Quoted passage:
'''

Saturday Night Live‘s recurring Celebrity Jeopardy sketch usually features guests and cast members masquerading as dumb versions of other celebrities – yet Tom Hanks opted to play a dumb version of himself. Not only wasn’t he a parody of anyone else, he wasn’t even really a parody of himself – just a spectacularly dim version of himself. While Darryl Hammond’s Sean Connery is perhaps merely obscene and antagonistic and other celebrity contestants are hampered by their own inflated personalities, Hanks’ version of himself is just plain, adorably, stupid – almost like a clumsy puppy.
Tom Hanks appeared on The Colbert Report as a special guest with some economic and fun Halloween costume ideas for kids – except it turned out that every costume idea he advocated was a character from one of his movies. Colbert accused Hanks of shameless self-promotion at the children’s expense, which Hanks tried to deny while promoting DVDs – specifically DVDs of his movies – to give out to children as a healthy alternative to Halloween candy. A surprise appearance by another celebrity at the end of the segment really just ties it all together beautifully.
Hanks pretends to be involved in the beauty pageant business with his young daughter, presenting a segment which details the training and rehearsal involved in entering this daughter into the “Miss Ultimate Sexy Baby Nevada” beauty competition. Hanks comes off as one of those over-bearing pageant parents from programs like Toddlers and Tiaras, pushing their kids into winning these competitions for their own satisfaction. Kimmel makes an appearance late in the segment as one of the hopeful pageant dads, but both Hanks and Kimmel lose out to Ron Howard and his daughter Rhonda.

'''

Records from a dataset:
'''

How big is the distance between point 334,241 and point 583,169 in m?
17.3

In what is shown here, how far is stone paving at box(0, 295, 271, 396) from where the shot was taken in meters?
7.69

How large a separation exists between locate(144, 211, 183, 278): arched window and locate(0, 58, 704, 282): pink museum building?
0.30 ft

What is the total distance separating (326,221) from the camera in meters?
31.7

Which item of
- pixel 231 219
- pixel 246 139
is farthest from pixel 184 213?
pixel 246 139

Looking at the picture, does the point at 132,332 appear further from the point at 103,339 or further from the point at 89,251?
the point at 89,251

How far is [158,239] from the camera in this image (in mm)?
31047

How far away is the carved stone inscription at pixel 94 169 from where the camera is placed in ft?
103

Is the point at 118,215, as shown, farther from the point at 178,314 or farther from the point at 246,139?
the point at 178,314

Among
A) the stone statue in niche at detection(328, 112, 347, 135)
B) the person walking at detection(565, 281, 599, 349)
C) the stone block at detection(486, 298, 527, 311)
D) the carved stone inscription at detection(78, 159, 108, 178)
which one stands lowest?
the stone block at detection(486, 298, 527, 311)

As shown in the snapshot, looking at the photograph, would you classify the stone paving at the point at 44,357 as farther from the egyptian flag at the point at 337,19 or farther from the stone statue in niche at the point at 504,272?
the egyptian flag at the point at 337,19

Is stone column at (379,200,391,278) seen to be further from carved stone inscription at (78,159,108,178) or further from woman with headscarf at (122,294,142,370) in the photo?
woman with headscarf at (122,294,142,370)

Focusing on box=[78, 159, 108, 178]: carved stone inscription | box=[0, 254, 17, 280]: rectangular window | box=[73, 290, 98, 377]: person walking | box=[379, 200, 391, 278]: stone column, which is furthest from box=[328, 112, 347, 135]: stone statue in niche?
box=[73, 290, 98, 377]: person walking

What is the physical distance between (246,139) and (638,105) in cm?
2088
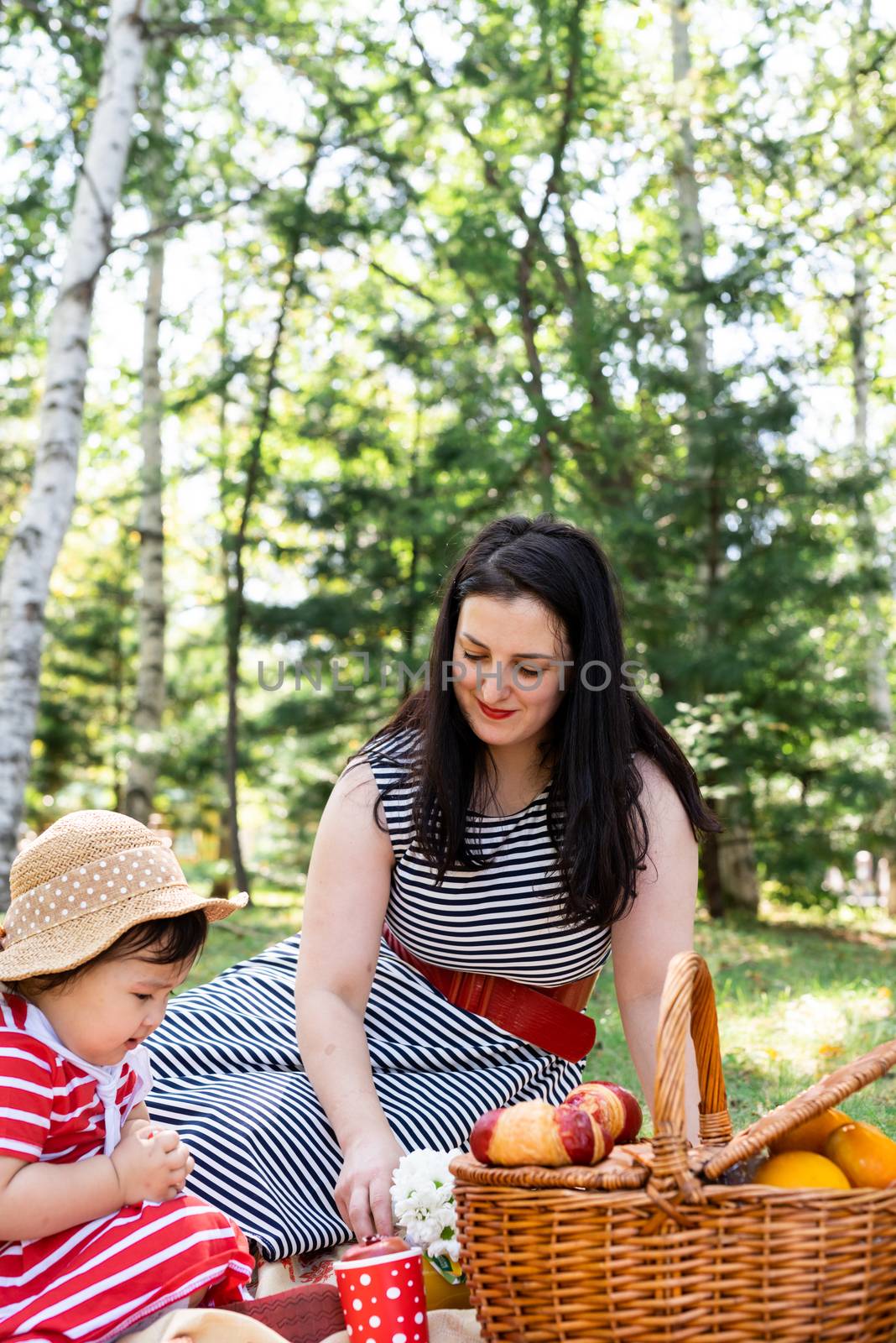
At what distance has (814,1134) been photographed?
164 cm

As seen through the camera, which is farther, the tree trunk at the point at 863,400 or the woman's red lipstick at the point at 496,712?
the tree trunk at the point at 863,400

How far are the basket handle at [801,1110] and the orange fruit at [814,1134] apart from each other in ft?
0.47

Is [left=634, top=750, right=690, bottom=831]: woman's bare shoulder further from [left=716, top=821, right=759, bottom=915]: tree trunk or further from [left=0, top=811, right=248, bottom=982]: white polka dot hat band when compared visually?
[left=716, top=821, right=759, bottom=915]: tree trunk

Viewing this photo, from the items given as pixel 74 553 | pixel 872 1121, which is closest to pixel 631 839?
pixel 872 1121

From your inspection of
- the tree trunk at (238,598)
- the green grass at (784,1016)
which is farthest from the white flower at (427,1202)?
the tree trunk at (238,598)

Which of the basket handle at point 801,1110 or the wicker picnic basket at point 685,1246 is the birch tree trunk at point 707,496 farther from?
the wicker picnic basket at point 685,1246

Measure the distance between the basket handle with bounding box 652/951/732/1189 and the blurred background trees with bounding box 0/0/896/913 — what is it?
6.04 m

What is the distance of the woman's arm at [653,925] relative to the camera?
224 centimetres

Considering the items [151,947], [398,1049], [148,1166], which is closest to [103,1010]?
[151,947]

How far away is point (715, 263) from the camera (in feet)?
32.2

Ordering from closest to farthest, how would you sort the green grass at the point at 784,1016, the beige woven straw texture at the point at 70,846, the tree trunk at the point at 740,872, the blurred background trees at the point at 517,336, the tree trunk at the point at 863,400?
the beige woven straw texture at the point at 70,846 < the green grass at the point at 784,1016 < the blurred background trees at the point at 517,336 < the tree trunk at the point at 740,872 < the tree trunk at the point at 863,400

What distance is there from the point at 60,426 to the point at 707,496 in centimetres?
459

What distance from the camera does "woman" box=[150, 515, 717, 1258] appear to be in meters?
2.14

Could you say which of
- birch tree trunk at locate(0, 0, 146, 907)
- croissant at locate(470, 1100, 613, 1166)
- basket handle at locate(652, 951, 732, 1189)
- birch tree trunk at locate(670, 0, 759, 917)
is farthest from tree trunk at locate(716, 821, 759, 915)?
croissant at locate(470, 1100, 613, 1166)
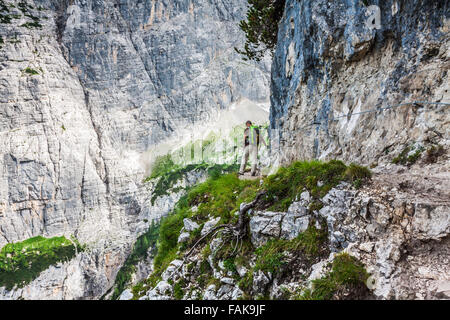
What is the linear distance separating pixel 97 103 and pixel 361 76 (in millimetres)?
77301

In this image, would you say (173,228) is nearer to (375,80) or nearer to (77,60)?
(375,80)

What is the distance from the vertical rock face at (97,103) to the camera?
6369 centimetres

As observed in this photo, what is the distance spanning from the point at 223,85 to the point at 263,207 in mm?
79899

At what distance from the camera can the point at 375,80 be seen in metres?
8.79

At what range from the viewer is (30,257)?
196 feet

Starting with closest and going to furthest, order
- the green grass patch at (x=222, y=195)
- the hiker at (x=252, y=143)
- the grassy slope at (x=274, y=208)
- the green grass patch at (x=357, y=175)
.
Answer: the grassy slope at (x=274, y=208) < the green grass patch at (x=357, y=175) < the green grass patch at (x=222, y=195) < the hiker at (x=252, y=143)

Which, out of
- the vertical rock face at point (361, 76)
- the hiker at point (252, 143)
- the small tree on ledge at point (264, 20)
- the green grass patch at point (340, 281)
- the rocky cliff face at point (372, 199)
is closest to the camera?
the green grass patch at point (340, 281)

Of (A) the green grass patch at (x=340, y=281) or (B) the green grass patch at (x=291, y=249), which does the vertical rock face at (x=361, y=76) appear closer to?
(B) the green grass patch at (x=291, y=249)

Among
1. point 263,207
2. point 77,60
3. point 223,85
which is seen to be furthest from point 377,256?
point 77,60

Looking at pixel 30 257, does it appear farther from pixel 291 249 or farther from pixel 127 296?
pixel 291 249

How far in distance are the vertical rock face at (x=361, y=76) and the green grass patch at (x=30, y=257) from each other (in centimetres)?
6279

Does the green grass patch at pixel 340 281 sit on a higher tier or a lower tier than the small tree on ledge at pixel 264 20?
lower

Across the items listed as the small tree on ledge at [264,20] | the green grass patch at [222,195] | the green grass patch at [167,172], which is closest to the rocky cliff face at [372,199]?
the green grass patch at [222,195]
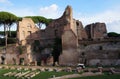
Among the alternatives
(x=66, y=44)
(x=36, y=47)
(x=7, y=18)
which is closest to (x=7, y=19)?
(x=7, y=18)

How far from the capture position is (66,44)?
145ft

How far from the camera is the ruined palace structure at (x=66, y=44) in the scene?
42.5m

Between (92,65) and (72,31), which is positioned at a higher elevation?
(72,31)

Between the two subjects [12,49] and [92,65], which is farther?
[12,49]

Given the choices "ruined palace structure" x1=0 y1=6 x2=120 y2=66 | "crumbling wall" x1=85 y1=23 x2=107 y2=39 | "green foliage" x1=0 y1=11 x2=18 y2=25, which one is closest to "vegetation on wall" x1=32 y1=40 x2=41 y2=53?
"ruined palace structure" x1=0 y1=6 x2=120 y2=66

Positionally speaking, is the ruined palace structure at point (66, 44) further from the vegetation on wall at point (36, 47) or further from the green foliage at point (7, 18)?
the green foliage at point (7, 18)

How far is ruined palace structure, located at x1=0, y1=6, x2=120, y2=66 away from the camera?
139 ft

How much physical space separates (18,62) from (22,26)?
7744 millimetres

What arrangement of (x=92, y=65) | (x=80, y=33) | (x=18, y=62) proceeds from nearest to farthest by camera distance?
(x=92, y=65)
(x=18, y=62)
(x=80, y=33)

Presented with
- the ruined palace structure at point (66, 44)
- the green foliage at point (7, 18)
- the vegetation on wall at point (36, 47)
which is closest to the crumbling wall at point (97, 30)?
the ruined palace structure at point (66, 44)

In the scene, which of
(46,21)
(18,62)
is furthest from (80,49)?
(46,21)

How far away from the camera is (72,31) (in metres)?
44.1

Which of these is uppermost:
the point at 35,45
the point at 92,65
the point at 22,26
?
the point at 22,26

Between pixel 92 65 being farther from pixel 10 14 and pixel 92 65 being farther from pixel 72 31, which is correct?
pixel 10 14
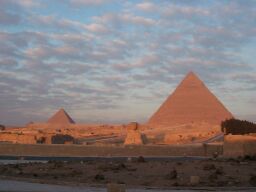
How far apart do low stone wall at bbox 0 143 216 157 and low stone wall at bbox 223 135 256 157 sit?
5.18 m

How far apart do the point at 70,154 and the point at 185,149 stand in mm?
9316

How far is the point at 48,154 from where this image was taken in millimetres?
43125

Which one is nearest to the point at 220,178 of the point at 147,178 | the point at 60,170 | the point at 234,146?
the point at 147,178

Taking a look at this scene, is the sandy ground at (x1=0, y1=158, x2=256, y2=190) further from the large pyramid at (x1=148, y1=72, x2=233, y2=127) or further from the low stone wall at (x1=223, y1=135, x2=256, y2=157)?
the large pyramid at (x1=148, y1=72, x2=233, y2=127)

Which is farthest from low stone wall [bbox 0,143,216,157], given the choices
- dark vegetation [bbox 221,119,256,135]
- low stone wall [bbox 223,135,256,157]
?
low stone wall [bbox 223,135,256,157]

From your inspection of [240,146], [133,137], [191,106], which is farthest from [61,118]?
[240,146]

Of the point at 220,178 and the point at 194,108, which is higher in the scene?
the point at 194,108

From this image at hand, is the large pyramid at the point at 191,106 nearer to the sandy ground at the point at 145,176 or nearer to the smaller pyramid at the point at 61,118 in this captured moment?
the smaller pyramid at the point at 61,118

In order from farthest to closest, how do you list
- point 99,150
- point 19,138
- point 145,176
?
point 19,138
point 99,150
point 145,176

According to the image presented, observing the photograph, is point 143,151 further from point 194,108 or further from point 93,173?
point 194,108

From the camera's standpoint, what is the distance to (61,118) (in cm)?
12962

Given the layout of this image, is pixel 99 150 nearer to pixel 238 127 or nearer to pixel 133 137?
pixel 133 137

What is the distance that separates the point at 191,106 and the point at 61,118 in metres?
34.0

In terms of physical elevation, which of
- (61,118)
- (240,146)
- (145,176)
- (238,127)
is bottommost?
(145,176)
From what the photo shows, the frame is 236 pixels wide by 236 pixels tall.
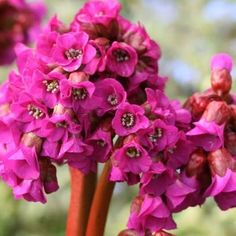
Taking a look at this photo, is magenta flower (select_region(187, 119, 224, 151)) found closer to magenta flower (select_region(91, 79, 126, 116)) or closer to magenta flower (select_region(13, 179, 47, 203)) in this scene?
magenta flower (select_region(91, 79, 126, 116))

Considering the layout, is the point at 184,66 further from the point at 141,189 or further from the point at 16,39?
the point at 141,189

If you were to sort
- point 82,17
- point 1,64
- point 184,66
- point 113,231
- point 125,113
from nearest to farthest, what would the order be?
point 125,113, point 82,17, point 1,64, point 113,231, point 184,66

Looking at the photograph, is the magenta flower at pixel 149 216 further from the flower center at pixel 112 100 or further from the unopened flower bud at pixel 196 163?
the flower center at pixel 112 100

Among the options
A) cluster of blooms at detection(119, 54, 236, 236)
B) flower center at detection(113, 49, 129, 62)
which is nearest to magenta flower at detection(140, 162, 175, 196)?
cluster of blooms at detection(119, 54, 236, 236)

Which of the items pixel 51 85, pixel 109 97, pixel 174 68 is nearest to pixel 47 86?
pixel 51 85

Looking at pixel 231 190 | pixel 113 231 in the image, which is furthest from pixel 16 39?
pixel 231 190

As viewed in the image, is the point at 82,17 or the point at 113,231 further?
the point at 113,231

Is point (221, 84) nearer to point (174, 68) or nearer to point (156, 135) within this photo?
point (156, 135)

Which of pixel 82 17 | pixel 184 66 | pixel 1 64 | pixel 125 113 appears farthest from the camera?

'''

Work instructions:
1. Write out the stretch from "Saturday Night Live‘s" through "a clumsy puppy." in the piece on Tom Hanks's comedy appearances again, substituting "kitten" for "puppy".
2. Extend the piece on Tom Hanks's comedy appearances with the passage that comes next after its final sentence.

Written answers:
1.
Saturday Night Live‘s recurring Celebrity Jeopardy sketch usually features guests and cast members masquerading as dumb versions of other celebrities – yet Tom Hanks opted to play a dumb version of himself. Not only wasn’t he a parody of anyone else, he wasn’t even really a parody of himself – just a spectacularly dim version of himself. While Darryl Hammond’s Sean Connery is perhaps merely obscene and antagonistic and other celebrity contestants are hampered by their own inflated personalities, Hanks’ version of himself is just plain, adorably, stupid – almost like a clumsy kitten.

2.
I don’t really know anything about Jepson and this song is just another generic ear worm pop song, but the music video makes you love it more than is completely reasonable. Hanks lip syncs Jepson’s lyrics throughout the video, which is at first funny and awkward and then grows to seem not only totally natural, but an expression of joy. Hanks basically plays himself throughout the video – and naturally everyone loves Tom Hanks, so he spends a lot of his time walking down the street and giving people high fives. In the end, Hanks and Jepson meet on set to film the music video that’s already in progress and dance the rest of the video away in rapturous, group dance number fashion. It just makes me happy.
If one thing is true about Tom Hanks its that he has exquisite comedic timing. The ‘Burbs may not be the best movie ever made, but its one of my favorites simply to watch Hanks time his outbursts and pace his lines in that perfect and unexpected way that results in utter hilarity. He brings that timing and unexpected pace to this slam poem about the show Full House and how kind of weird it is that three men are raising three young girls. Hanks dresses in the required black turtleneck of the beat poet and weaves a rhythm to enchant and entertain – and actually kind of makes you think about how weird Full House was as a premise.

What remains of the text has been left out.